Goal of the exercise:
Reproduce all entries precisely, down to the last character.

(Records of spatial reasoning questions)
....

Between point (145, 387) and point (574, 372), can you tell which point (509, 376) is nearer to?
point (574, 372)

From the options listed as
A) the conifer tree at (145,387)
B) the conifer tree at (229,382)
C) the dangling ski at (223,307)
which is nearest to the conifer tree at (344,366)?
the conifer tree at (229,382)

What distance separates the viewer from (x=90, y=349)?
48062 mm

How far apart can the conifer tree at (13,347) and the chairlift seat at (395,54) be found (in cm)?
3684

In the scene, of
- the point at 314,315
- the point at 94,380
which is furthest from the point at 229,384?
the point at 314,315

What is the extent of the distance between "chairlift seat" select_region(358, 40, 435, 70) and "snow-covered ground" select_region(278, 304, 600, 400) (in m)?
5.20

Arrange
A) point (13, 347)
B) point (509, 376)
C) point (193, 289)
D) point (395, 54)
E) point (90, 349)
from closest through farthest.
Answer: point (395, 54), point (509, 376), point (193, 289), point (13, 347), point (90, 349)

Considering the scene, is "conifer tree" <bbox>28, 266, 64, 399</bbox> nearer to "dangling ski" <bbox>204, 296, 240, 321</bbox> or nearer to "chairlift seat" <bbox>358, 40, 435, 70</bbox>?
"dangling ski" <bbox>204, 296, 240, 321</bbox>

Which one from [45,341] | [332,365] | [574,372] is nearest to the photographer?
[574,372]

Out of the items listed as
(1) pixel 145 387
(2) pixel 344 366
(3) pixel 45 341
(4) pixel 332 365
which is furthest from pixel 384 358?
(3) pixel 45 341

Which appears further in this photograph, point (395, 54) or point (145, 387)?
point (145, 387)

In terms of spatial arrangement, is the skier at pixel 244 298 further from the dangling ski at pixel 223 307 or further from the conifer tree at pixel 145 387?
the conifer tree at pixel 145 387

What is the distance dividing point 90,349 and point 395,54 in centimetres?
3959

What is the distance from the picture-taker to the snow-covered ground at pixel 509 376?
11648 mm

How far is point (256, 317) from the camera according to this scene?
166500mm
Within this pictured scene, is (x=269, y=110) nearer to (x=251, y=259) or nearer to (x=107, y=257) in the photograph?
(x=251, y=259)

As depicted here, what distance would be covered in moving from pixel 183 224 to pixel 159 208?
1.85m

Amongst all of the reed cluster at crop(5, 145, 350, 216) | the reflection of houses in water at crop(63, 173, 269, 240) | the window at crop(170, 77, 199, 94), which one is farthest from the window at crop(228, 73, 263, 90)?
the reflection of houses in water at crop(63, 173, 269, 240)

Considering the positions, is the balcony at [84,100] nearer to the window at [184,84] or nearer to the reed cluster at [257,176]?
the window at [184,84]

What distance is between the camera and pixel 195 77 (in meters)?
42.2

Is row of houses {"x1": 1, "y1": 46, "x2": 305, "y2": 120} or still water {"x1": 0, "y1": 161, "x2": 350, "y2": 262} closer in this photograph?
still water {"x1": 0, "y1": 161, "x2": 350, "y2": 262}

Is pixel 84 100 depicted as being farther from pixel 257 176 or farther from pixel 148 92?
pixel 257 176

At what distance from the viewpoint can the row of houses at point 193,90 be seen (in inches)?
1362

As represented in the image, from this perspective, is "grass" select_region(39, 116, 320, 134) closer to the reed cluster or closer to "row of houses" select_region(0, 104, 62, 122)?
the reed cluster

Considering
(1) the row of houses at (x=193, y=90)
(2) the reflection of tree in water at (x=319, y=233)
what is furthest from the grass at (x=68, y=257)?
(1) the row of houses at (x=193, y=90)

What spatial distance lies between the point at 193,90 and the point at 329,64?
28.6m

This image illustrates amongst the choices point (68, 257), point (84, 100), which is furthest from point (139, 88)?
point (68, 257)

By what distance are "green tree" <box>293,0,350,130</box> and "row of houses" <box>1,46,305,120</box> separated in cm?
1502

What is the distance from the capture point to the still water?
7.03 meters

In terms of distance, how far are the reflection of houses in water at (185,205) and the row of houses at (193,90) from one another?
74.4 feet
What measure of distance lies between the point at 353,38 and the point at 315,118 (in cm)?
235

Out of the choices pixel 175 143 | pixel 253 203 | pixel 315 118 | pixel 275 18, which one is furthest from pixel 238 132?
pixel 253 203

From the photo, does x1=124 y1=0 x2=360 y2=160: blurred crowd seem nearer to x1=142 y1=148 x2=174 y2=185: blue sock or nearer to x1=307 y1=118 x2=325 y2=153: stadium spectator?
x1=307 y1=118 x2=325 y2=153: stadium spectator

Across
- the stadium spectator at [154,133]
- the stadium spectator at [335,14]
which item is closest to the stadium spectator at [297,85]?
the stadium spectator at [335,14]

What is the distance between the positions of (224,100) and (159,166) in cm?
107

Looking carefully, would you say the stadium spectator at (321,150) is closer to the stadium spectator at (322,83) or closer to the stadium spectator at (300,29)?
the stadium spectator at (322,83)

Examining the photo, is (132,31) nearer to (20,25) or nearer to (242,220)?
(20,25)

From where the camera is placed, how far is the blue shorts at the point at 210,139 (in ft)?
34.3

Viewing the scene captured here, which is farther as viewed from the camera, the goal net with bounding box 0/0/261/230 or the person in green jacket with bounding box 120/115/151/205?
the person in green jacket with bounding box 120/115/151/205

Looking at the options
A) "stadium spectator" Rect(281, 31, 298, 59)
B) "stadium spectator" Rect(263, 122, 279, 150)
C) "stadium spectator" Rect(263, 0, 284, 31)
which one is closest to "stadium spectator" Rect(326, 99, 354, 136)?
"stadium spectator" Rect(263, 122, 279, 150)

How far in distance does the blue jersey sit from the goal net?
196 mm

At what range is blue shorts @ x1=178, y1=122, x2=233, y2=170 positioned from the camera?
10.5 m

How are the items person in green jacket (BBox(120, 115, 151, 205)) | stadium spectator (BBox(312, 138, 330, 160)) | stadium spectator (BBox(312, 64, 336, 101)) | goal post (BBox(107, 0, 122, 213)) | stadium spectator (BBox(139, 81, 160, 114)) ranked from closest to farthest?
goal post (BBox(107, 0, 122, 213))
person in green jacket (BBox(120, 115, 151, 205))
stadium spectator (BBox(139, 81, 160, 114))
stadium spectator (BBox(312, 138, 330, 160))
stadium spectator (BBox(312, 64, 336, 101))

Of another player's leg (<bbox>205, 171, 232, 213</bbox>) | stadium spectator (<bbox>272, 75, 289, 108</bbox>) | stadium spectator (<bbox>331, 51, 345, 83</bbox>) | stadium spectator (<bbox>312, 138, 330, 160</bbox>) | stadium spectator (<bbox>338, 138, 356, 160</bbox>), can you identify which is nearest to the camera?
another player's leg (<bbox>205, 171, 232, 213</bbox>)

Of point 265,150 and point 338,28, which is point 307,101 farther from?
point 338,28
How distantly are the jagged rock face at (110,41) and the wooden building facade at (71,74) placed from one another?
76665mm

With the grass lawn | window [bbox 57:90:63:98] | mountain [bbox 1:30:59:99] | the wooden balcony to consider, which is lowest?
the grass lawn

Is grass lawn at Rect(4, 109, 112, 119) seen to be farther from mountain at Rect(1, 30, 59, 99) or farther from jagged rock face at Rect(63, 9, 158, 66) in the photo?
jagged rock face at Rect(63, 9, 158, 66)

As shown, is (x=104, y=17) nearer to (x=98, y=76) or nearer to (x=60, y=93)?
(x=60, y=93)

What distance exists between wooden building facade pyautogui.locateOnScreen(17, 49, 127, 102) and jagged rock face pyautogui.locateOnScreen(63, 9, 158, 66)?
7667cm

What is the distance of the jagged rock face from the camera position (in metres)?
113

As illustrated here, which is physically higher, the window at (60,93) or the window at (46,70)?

....

Correct result:
Between point (145, 387) and point (574, 372), can you tell which point (509, 376) is nearer to?
point (574, 372)

From the options listed as
A) the conifer tree at (145,387)
B) the conifer tree at (229,382)
C) the dangling ski at (223,307)
which is nearest to the conifer tree at (344,366)?
the conifer tree at (229,382)

What distance separates the viewer from (x=90, y=349)?
48062 mm

How far apart can the conifer tree at (13,347) and the chairlift seat at (395,54) be found (in cm)?
3684

In the scene, of
- the point at 314,315
- the point at 94,380
which is furthest from the point at 229,384?
the point at 314,315

What is the extent of the distance between "chairlift seat" select_region(358, 40, 435, 70) and "snow-covered ground" select_region(278, 304, 600, 400) (in m)?
5.20

Arrange
A) point (13, 347)
B) point (509, 376)
C) point (193, 289)
D) point (395, 54)
E) point (90, 349)
from closest through farthest.
Answer: point (395, 54), point (509, 376), point (193, 289), point (13, 347), point (90, 349)

Considering the scene, is "conifer tree" <bbox>28, 266, 64, 399</bbox> nearer to "dangling ski" <bbox>204, 296, 240, 321</bbox> or nearer to "chairlift seat" <bbox>358, 40, 435, 70</bbox>?
"dangling ski" <bbox>204, 296, 240, 321</bbox>

Which one from [45,341] | [332,365] | [574,372] is nearest to the photographer?
[574,372]

Out of the items listed as
(1) pixel 145 387
(2) pixel 344 366
(3) pixel 45 341
(4) pixel 332 365
which is furthest from pixel 384 358?
(3) pixel 45 341

Which appears further in this photograph, point (395, 54) or point (145, 387)?
point (145, 387)

In terms of spatial arrangement, is the skier at pixel 244 298 further from the dangling ski at pixel 223 307 or further from the conifer tree at pixel 145 387?
the conifer tree at pixel 145 387

What is the distance dividing point 90,349 and point 395,54 in centimetres?
3959

What is the distance from the picture-taker to the snow-covered ground at pixel 509 376?
11648 mm

How far is point (256, 317) from the camera according to this scene?
166500mm
Within this pictured scene, is (x=269, y=110) nearer to (x=251, y=259) or nearer to (x=107, y=257) in the photograph?
(x=251, y=259)

As depicted here, what distance would be covered in moving from pixel 183 224 to pixel 159 208?
1.85m

Amongst all of the reed cluster at crop(5, 145, 350, 216) | the reflection of houses in water at crop(63, 173, 269, 240) | the window at crop(170, 77, 199, 94), which one is farthest from the window at crop(228, 73, 263, 90)?
the reflection of houses in water at crop(63, 173, 269, 240)

Considering the positions, is the balcony at [84,100] nearer to the window at [184,84] or nearer to the reed cluster at [257,176]?
the window at [184,84]

What distance is between the camera and pixel 195 77 (in meters)?
42.2

Is row of houses {"x1": 1, "y1": 46, "x2": 305, "y2": 120} or still water {"x1": 0, "y1": 161, "x2": 350, "y2": 262} closer in this photograph?
still water {"x1": 0, "y1": 161, "x2": 350, "y2": 262}

Is pixel 84 100 depicted as being farther from pixel 257 176 or farther from pixel 148 92?
pixel 257 176

At what distance from the viewpoint can the row of houses at point 193,90 be seen (in inches)?
1362

As represented in the image, from this perspective, is "grass" select_region(39, 116, 320, 134) closer to the reed cluster or closer to "row of houses" select_region(0, 104, 62, 122)?
the reed cluster

Considering
(1) the row of houses at (x=193, y=90)
(2) the reflection of tree in water at (x=319, y=233)
what is furthest from the grass at (x=68, y=257)?
(1) the row of houses at (x=193, y=90)

What spatial distance lies between the point at 193,90 and the point at 329,64?
28.6m

This image illustrates amongst the choices point (68, 257), point (84, 100), which is furthest from point (139, 88)?
point (68, 257)

By what distance are "green tree" <box>293,0,350,130</box> and "row of houses" <box>1,46,305,120</box> separated in cm?
1502

What is the distance from the capture point to the still water?
7.03 meters

In terms of distance, how far are the reflection of houses in water at (185,205) and the row of houses at (193,90) from one another?
74.4 feet
What measure of distance lies between the point at 353,38 and the point at 315,118 (in cm)?
235

Out of the choices pixel 175 143 | pixel 253 203 | pixel 315 118 | pixel 275 18, which one is furthest from pixel 238 132?
pixel 253 203

From the photo, does x1=124 y1=0 x2=360 y2=160: blurred crowd seem nearer to x1=142 y1=148 x2=174 y2=185: blue sock or nearer to x1=307 y1=118 x2=325 y2=153: stadium spectator?
x1=307 y1=118 x2=325 y2=153: stadium spectator

Across
- the stadium spectator at [154,133]
- the stadium spectator at [335,14]
which item is closest to the stadium spectator at [297,85]?
the stadium spectator at [335,14]

What is the distance between the positions of (224,100) and (159,166) in cm?
107

Looking carefully, would you say the stadium spectator at (321,150) is closer to the stadium spectator at (322,83) or closer to the stadium spectator at (300,29)?
the stadium spectator at (322,83)

Examining the photo, is (132,31) nearer to (20,25) or nearer to (242,220)?
(20,25)

From where the camera is placed, how far is the blue shorts at the point at 210,139 (in ft)?
34.3

Viewing the scene captured here, which is farther as viewed from the camera, the goal net with bounding box 0/0/261/230 or the person in green jacket with bounding box 120/115/151/205?
the person in green jacket with bounding box 120/115/151/205

Looking at the options
A) "stadium spectator" Rect(281, 31, 298, 59)
B) "stadium spectator" Rect(263, 122, 279, 150)
C) "stadium spectator" Rect(263, 0, 284, 31)
which one is closest to "stadium spectator" Rect(326, 99, 354, 136)?
"stadium spectator" Rect(263, 122, 279, 150)

How far in distance does the blue jersey sit from the goal net?
196 mm

At what range is blue shorts @ x1=178, y1=122, x2=233, y2=170 positioned from the camera?
10.5 m

How are the items person in green jacket (BBox(120, 115, 151, 205)) | stadium spectator (BBox(312, 138, 330, 160)) | stadium spectator (BBox(312, 64, 336, 101)) | goal post (BBox(107, 0, 122, 213)) | stadium spectator (BBox(139, 81, 160, 114)) ranked from closest to farthest?
goal post (BBox(107, 0, 122, 213))
person in green jacket (BBox(120, 115, 151, 205))
stadium spectator (BBox(139, 81, 160, 114))
stadium spectator (BBox(312, 138, 330, 160))
stadium spectator (BBox(312, 64, 336, 101))

Of another player's leg (<bbox>205, 171, 232, 213</bbox>) | stadium spectator (<bbox>272, 75, 289, 108</bbox>) | stadium spectator (<bbox>331, 51, 345, 83</bbox>) | stadium spectator (<bbox>312, 138, 330, 160</bbox>) | stadium spectator (<bbox>338, 138, 356, 160</bbox>), can you identify which is nearest to the camera?
another player's leg (<bbox>205, 171, 232, 213</bbox>)

Of point 265,150 and point 338,28, which is point 307,101 farther from?
point 338,28
How distantly are the jagged rock face at (110,41) and the wooden building facade at (71,74) placed from one another?
76665mm

With the grass lawn | window [bbox 57:90:63:98] | mountain [bbox 1:30:59:99] | the wooden balcony to consider, which is lowest?
the grass lawn

Is grass lawn at Rect(4, 109, 112, 119) seen to be farther from mountain at Rect(1, 30, 59, 99) or farther from jagged rock face at Rect(63, 9, 158, 66) in the photo?
jagged rock face at Rect(63, 9, 158, 66)

As shown, is (x=104, y=17) nearer to (x=98, y=76) or nearer to (x=60, y=93)?
(x=60, y=93)

What distance exists between wooden building facade pyautogui.locateOnScreen(17, 49, 127, 102) and jagged rock face pyautogui.locateOnScreen(63, 9, 158, 66)?
7667cm

What is the distance of the jagged rock face from the camera position (in metres)?
113

As illustrated here, which is physically higher, the window at (60,93) or the window at (46,70)?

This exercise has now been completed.